Application: Just shake them onto plants right from the container they arrive in. We recommend 2-5 Mealybug Destroyers per infested plant. They have large appetites for such a small insect. A few will go a long, long way.
Another Mealybug Control: Pirate Bugs
This newest Thrips control (Orius insidiosis) also eats Mealybugs, Spider Mites and Aphids. Shipped as nymphs near hatching or adults ready to use (no choice).
Application: Use 100-2000 per acre, depending on rate of infestation.
For use against Aphids, Thrips, Mealybugs and Whiteflies.
Looking like tiny alligators, Lacewing larvae (Chrysopa rufilabris) voraciously attack almost any prey they can grab. They inject a paralyzing venom and suck the body fluids from the helpless insect victim.
Green Lacewings are available as eggs in a cup, eggs glued to cards which are hung from foliage, or as pre-hatched ready to go larvae.
Application: Eggs and larvae can be hand sprinkled almost anywhere because Lacewings search up to 100 feet for their first meal.
Lacewing eggs may be refrigerated for a few days at 38-45 F. to delay hatching, but be careful not to freeze them. Typical egg release rates range from 5000 - 50,000 eggs per acre, depending on infestation levels. Typical larvae release rates range from 1000-5000 per acre. Repeated releases every 2-4 weeks may be necessary in severe or heavy infestations.

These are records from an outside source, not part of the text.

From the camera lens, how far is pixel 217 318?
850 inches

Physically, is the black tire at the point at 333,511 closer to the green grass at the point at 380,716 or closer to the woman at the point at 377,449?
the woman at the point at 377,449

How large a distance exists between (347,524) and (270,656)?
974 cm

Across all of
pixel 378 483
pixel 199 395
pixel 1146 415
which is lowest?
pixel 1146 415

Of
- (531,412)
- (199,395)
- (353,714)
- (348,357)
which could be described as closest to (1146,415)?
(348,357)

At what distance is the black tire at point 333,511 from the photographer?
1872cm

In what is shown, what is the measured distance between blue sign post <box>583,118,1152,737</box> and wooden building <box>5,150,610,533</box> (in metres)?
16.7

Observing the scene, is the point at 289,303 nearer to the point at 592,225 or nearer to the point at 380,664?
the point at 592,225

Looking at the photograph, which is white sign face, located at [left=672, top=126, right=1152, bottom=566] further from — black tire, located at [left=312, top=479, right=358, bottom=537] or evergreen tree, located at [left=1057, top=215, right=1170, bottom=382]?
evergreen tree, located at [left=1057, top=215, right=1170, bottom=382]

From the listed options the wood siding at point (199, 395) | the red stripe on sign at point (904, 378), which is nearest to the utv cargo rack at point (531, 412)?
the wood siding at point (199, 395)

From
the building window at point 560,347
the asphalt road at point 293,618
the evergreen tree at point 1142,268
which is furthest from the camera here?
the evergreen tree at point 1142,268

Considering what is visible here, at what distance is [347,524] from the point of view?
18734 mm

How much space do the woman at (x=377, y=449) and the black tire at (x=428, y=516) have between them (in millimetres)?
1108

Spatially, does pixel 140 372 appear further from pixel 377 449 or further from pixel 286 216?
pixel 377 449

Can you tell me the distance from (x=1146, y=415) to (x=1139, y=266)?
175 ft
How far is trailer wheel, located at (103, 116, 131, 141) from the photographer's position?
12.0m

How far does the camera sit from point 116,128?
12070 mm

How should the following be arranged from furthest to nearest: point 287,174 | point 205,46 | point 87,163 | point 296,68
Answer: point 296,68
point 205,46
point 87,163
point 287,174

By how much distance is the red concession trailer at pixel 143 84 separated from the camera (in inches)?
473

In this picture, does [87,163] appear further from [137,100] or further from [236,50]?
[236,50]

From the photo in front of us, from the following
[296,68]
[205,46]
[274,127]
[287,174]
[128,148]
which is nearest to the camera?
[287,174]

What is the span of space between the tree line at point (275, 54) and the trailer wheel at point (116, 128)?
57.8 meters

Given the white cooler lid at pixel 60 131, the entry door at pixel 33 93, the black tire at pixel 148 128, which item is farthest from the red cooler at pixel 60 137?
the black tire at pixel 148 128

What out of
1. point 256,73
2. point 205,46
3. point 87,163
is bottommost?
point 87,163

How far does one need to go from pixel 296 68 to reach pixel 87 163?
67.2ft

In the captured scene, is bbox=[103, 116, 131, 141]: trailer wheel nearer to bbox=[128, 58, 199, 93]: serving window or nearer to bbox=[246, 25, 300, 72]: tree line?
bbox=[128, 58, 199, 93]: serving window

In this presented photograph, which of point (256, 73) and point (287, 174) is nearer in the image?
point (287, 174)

Typically, Ladybugs (Hipodamia convergens) eat over 5,000 Aphids and other soft-bodied pests during their one-year lifetime. They are one of the most commonly known beneficial insects.
Ladybugs are one of the few beneficial insects that can be stored, dormant, in the refrigerator for up to a few weeks, depending on the time of year, as long as they don't freeze or dry out. This allows you to use a few at a time, as needed.
Application: For home use, 1,500 is usually enough for one application in a small greenhouse or garden. For larger areas, a quart (18,000) or gallon (72,000) of ladybugs may be desired.
If Ladybugs tend to fly away, spraying their backs with a soda pop/water solution glues their wings shut for about a week. We include instructions for this, as well as detailed release notes with your order.